[What is needed] Isolate every line in the data with the string "trap" and copy it.

[Information provided]
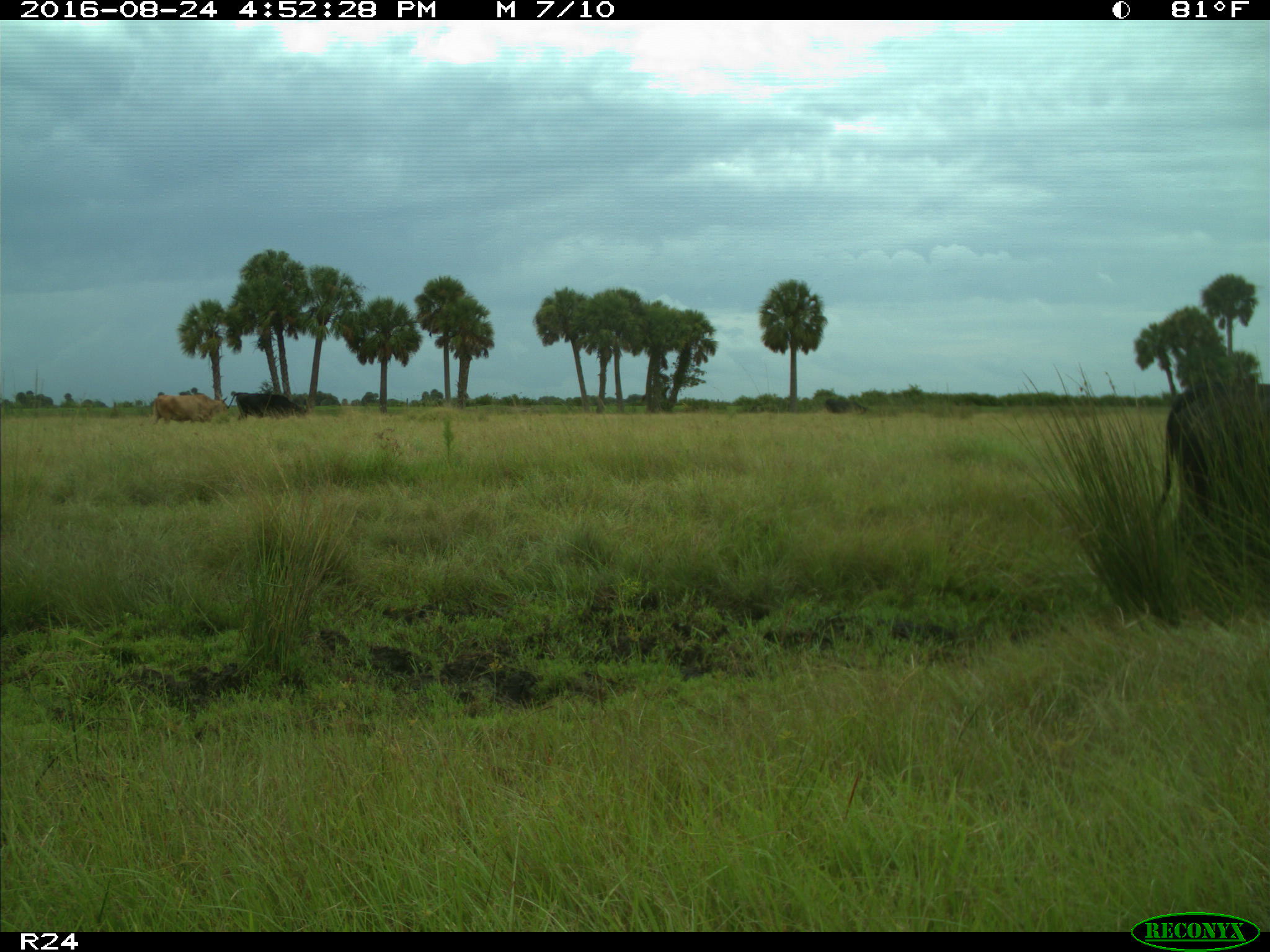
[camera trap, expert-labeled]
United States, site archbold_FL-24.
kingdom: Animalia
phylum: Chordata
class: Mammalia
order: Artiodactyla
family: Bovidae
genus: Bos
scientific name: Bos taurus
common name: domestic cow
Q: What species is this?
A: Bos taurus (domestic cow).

--

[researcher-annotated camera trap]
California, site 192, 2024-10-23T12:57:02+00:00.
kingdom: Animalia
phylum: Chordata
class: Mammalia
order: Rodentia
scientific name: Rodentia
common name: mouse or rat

[Reply to the task]
[camera trap, expert-labeled]
[researcher-annotated camera trap]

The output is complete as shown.